AdSense Page Ads

Monday, May 7, 2018

Kepo Syalala



#KepoSyalala

Minggu kemarin saya patah hati. Gebetan saya ceritanya menolak serius, sementara saya malas cuma jadi mainan. Jadilah saya bye bye bye. Boleh dong jadi perempuan punya standar.

Tapi kebayang nggak kalau di Indonesia? "Makanya jangan sembarangan cari lelaki," "Cewek ga bener pasti dapatnya juga cowok ga bener," "Badan kayak lemper begitu wajarlah," berikut segala spekulasi kenapa si lelaki nggak mau serius, yang mana sebagian besar akan menyalahkan saya. Fakta bahwa cowok ini ganteng jelas nggak menolong saya. "Ngaca ga sih tuh perempuan??"

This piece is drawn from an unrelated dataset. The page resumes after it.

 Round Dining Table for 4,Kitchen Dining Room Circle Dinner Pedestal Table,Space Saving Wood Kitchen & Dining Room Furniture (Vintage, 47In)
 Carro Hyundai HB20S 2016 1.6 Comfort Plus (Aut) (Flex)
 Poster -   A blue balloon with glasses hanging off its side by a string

Kekepoan kita ini sangat mendarah daging, sampai kemarin mau daftar pemilu online ada pilihan status pernikahan. Sama dengan kolom agama, faedahnya apa? Apa yang saya pilih nggak akan terpengaruh dari status pernikahan atau agama saya, bukan? 

Masalahnya dengan kekepoan adalah, korban utamanya perempuan. Seberapa heboh sih kita mengkepokan lelaki? Biasanya yang kita kepoin perempuan disekitar lelaki itu. Nggak ada, misalnya, yang mengkepokan betapa brengseknya Ahmad Dhani. Semua sibuk resehin Mulan Jameela.

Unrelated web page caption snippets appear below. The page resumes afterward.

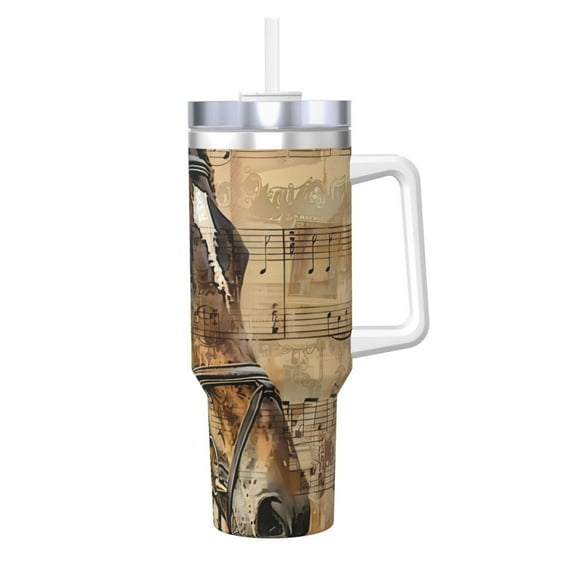 Zufioo Musical Horse Vintage Collage Print 40OZ Ice Cup with Handle, Stainless Steel Vacuum Insulated Water Cup Household Items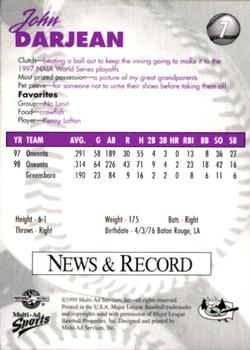 1999 Multi-Ad Greensboro Bats #7 John Darjean Back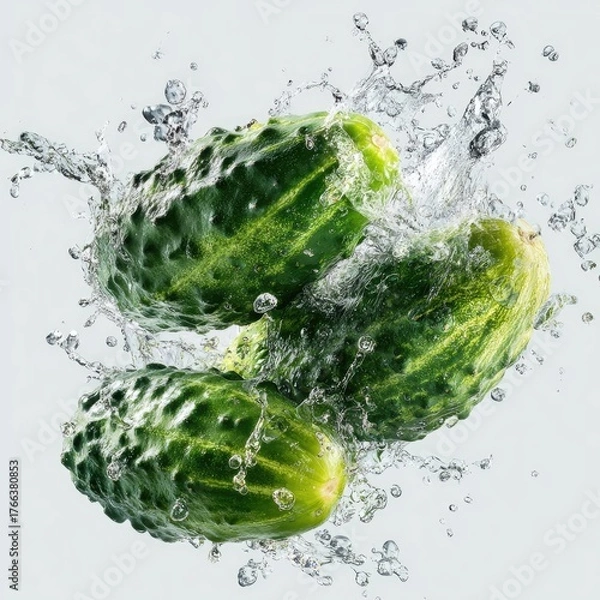 Obraz Fresh cucumbers in water splash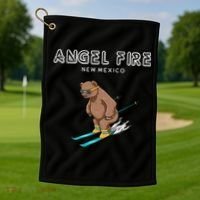 Angel Fire New Mexico Funny Ski Grizzly Bear Meaningful Gift Golf Towel thumb 1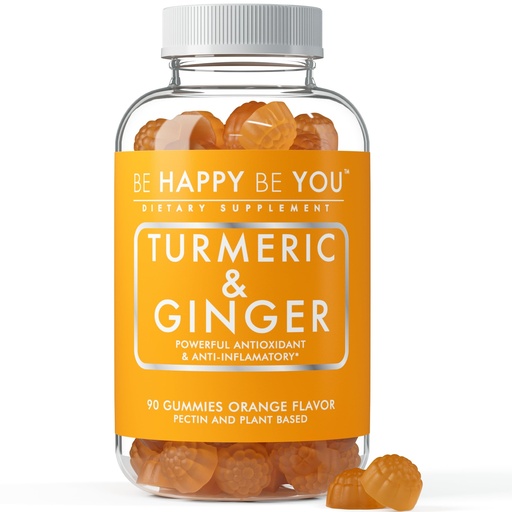 [BRSREFAKDMCRQC3H] Turmeric & Ginger Gummies – Joint & Mobility Support – Natural Antioxidant Blend – Vegan, Non-GMO, Gelatin-Free, Pectin-Based – Made in USA – 90 Count – Herbal Wellness Gummy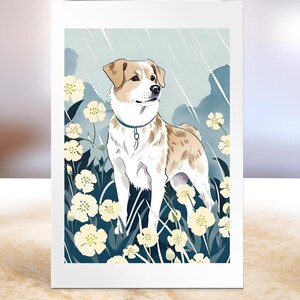 Carte d'anniversaire de chien, carte de remerciement avec chien en fleurs, amoureux des chiens de tout âge, carte pour les amoureux des chiens, carte pour gardien de chien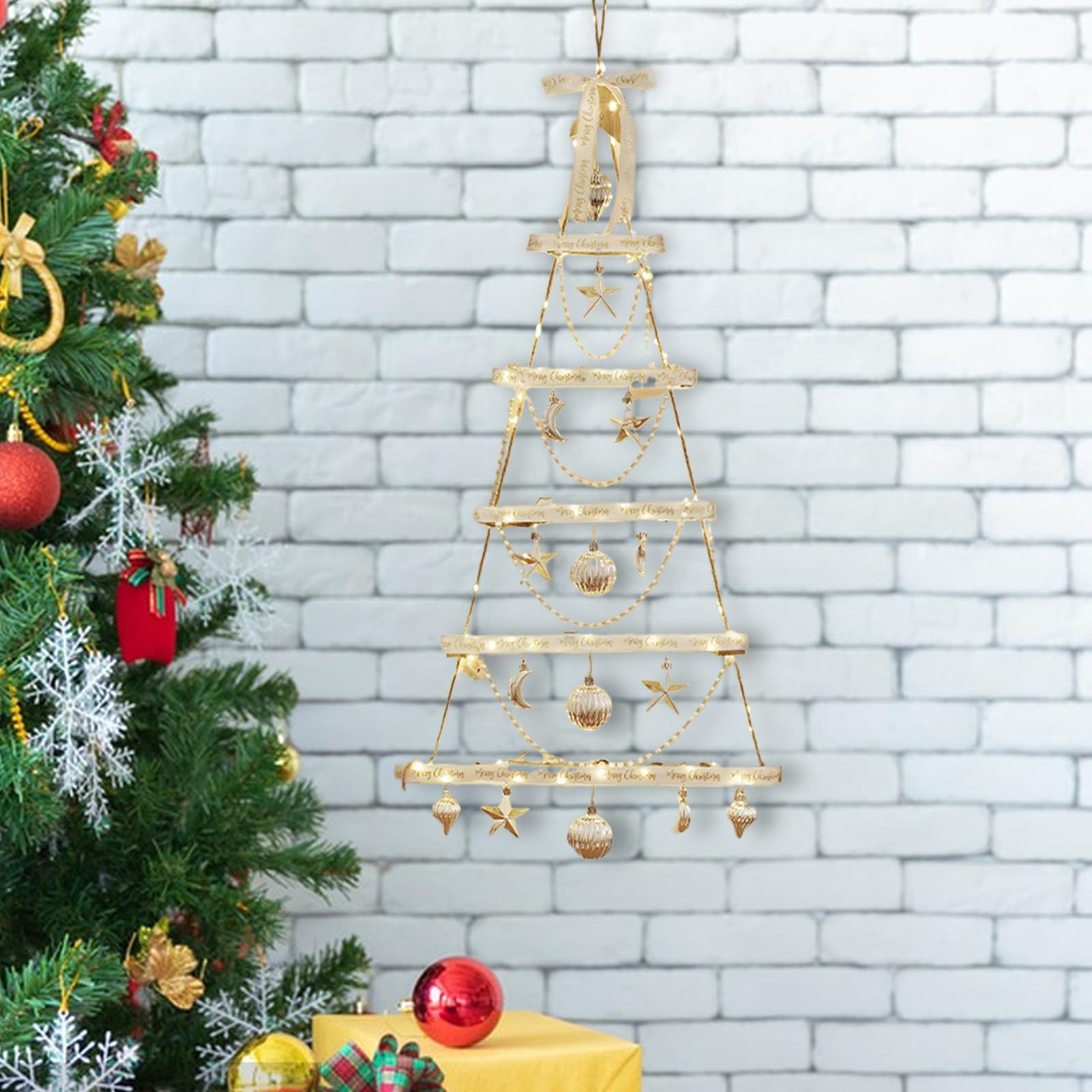 Albero Di Natale Da Parete A Forma Di per Albero di Natale in Legno con LED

Seperti cerita patah hati saya. Teman-teman saya disini yang sibuk "Kebiasaan deh, lelaki" "Gue bangga loe bisa mengambil sikap," "Elu berhak dapat yang lebih baik!" Karena memang bukan salah saya dia nggak mau serius. Itu juga bukan urusan orang untuk menduga atau menghakimi saya.

Kekepoan kita dan penghakiman kita terjadi saat kita melihat sesuatu hanya dari luarnya saja, hanya dari kriteria yang timbul dalam kesempitan pikiran kita, dari proyeksi insekuritas/rasa tidak percaya diri kita. Akhirnya yang keluar/terujar pun hanyalah kenegatifan belaka.

Dan ini akhirnya menjadi lingkaran setan. Sekian banyak orang (dan saya sendiri!) bercerita alangkah tidak nyamannya menjadi bahan kepoan dan penghakiman orang lain. Kita yang negatif menjadi sebal dan membalas dengan mengkepokan dan menghakimi orang lain. Semua ini terus berlanjut.

Terlalu mudah, sekali lagi, terlalu mudah untuk melihat rendah orang lain. Sebaliknya, terlalu mudah juga mendewakan seseorang yang masyarakat pikir hebat dan keren. Yang sangat sulit adalah melihat tinggi, atau setidaknya mengakui seseorang yang 'biasa'.

Kenapa? Karena mengakui kemampuan dan kelebihan orang lain yang terlihat 'biasa' berarti mengakui bahwa kita yang 'biasa' pun sebenarnya 'luar biasa'. Kita harus meruntuhkan ego dan insekuritas kita untuk melakukan ini. Banyak yang nggak siap untuk melangkah kesitu.

Caranya sih dengan banyak latihan ya hahaha. Lihat orang sekeliling anda dan pikirkan apa hal baik yang anda bisa lihat darinya. Manusia itu ibarat berlian, ada banyak sisinya. Sinar yang dipendarkan/keluar pun tergantung sinar apa yang masuk. Jadi jangan langsung menuduh orang lain jelek bila anda tidak tahu ceritanya, atau belum melihat secara keseluruhan.

Nggak menarik ya bacaan Senin sore/Selasa pagi ini? Ahahaha. Saya sih bisa lho menulis mendayu-dayu tentang cinta dan kasih sayang, tapi cinta dan kasih sayang paling utama yang saya rasakan adalah dari orang-orang yang menerima saya apa adanya.

Bukan Ary Yogeswary yang gemuk, nggak dandan, kulit tidak terawat, kebanyakan omong, kere, nggak keren; tapi Ary Yogeswary yang menikmati dunia, yang penuh senyum dan tawa, yang siap menolong temannya, yang pantas mendapat hal-hal yang baik dalam hidupnya.

Enak lho berpikir positif. Coba deh. Awas ketagihan tapi. Bisa-bisa dunia menjadi tempat yang lebih baik, lebih nyaman, dan lebih indah kalau semua orang mau dan mampu berpikir positif. Eh.